▶ **THE TASK**
Copy out the entries below precisely; nothing is to be omitted.

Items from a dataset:
──────────────────────────────

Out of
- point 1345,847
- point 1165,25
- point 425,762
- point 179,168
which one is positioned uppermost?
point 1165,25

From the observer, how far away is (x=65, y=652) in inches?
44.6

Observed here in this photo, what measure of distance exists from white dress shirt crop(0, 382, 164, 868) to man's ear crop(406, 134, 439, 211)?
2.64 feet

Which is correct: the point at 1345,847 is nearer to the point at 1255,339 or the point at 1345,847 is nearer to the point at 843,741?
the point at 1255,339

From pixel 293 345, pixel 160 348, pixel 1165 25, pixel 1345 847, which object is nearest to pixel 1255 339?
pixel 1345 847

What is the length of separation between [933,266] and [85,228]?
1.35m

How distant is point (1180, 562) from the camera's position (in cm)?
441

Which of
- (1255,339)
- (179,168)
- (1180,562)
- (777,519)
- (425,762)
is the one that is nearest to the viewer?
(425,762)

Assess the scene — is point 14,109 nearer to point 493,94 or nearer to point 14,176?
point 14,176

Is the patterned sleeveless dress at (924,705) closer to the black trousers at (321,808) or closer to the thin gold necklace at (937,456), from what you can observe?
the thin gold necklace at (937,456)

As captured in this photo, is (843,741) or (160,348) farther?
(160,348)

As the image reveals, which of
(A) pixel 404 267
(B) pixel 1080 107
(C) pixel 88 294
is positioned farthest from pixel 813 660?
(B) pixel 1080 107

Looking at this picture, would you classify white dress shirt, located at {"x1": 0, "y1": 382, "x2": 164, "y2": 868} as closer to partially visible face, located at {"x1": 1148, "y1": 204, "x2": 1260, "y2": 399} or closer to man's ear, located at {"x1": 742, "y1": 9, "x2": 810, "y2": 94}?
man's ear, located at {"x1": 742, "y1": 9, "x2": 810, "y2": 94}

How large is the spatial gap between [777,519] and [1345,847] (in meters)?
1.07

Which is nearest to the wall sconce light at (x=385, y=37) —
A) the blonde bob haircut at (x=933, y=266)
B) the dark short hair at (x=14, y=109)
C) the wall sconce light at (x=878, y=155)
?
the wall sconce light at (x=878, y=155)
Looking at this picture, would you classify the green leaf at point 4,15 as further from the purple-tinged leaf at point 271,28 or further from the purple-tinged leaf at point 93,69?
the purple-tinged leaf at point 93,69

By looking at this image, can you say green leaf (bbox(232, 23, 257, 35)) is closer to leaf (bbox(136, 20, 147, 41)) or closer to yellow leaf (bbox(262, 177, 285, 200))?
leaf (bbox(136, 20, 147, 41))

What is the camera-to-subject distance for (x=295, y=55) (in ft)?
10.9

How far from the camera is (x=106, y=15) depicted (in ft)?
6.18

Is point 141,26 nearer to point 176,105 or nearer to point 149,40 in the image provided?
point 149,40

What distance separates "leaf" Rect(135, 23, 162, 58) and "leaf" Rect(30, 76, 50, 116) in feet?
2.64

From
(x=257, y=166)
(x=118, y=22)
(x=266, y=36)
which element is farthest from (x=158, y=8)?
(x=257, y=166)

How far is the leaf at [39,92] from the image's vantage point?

──────────────────────────────

▶ **REPLY TO THE TASK**
Out of
- point 1345,847
- point 1165,25
- point 425,762
- point 179,168
which one is positioned uppermost?
point 1165,25

From the observer, how far away is (x=65, y=652) in inches?
44.6

Observed here in this photo, what measure of distance exists from white dress shirt crop(0, 382, 164, 868) to man's ear crop(406, 134, 439, 211)?
2.64 feet

Which is correct: the point at 1345,847 is nearer to the point at 1255,339 or the point at 1345,847 is nearer to the point at 843,741?
the point at 1255,339

From pixel 293 345, pixel 160 348, pixel 1165 25, pixel 1345 847, which object is nearest to pixel 1255 339?
pixel 1345 847

What is the length of separation between [933,266] and [85,228]?
1.35m

How distant is point (1180, 562) from the camera's position (in cm)?
441

Which of
- (1255,339)
- (179,168)
- (1180,562)
- (777,519)
- (425,762)
is the one that is nearest to the viewer?
(425,762)

Assess the scene — is point 14,109 nearer to point 493,94 or nearer to point 14,176?
point 14,176

Is the patterned sleeveless dress at (924,705) closer to the black trousers at (321,808) or closer to the thin gold necklace at (937,456), from what you can observe?
the thin gold necklace at (937,456)

As captured in this photo, is (843,741) or (160,348) farther?
(160,348)

As the image reveals, which of
(A) pixel 404 267
(B) pixel 1080 107
(C) pixel 88 294
is positioned farthest from pixel 813 660?
(B) pixel 1080 107

Looking at this picture, would you classify white dress shirt, located at {"x1": 0, "y1": 382, "x2": 164, "y2": 868} as closer to partially visible face, located at {"x1": 1148, "y1": 204, "x2": 1260, "y2": 399} or closer to man's ear, located at {"x1": 742, "y1": 9, "x2": 810, "y2": 94}?
man's ear, located at {"x1": 742, "y1": 9, "x2": 810, "y2": 94}

How large is the spatial gap between [777,519] and [1345,847] (in meters)?
1.07

Which is nearest to the wall sconce light at (x=385, y=37) —
A) the blonde bob haircut at (x=933, y=266)
B) the dark short hair at (x=14, y=109)
C) the wall sconce light at (x=878, y=155)
?
the wall sconce light at (x=878, y=155)
Looking at this picture, would you classify the green leaf at point 4,15 as further from the purple-tinged leaf at point 271,28 or further from the purple-tinged leaf at point 93,69?
the purple-tinged leaf at point 93,69

By looking at this image, can you say green leaf (bbox(232, 23, 257, 35)) is closer to leaf (bbox(136, 20, 147, 41)) or closer to yellow leaf (bbox(262, 177, 285, 200))?
leaf (bbox(136, 20, 147, 41))

What is the camera-to-subject distance for (x=295, y=55) (in ft)?
10.9

How far from the camera is (x=106, y=15) depicted (in ft)?
6.18

Is point 141,26 nearer to point 176,105 or nearer to point 149,40 in the image provided?
point 149,40

What distance separates "leaf" Rect(135, 23, 162, 58) and "leaf" Rect(30, 76, 50, 116) in feet?
2.64

From
(x=257, y=166)
(x=118, y=22)
(x=266, y=36)
which element is farthest from (x=158, y=8)?
(x=257, y=166)

How far is the leaf at [39,92] from the image's vantage point?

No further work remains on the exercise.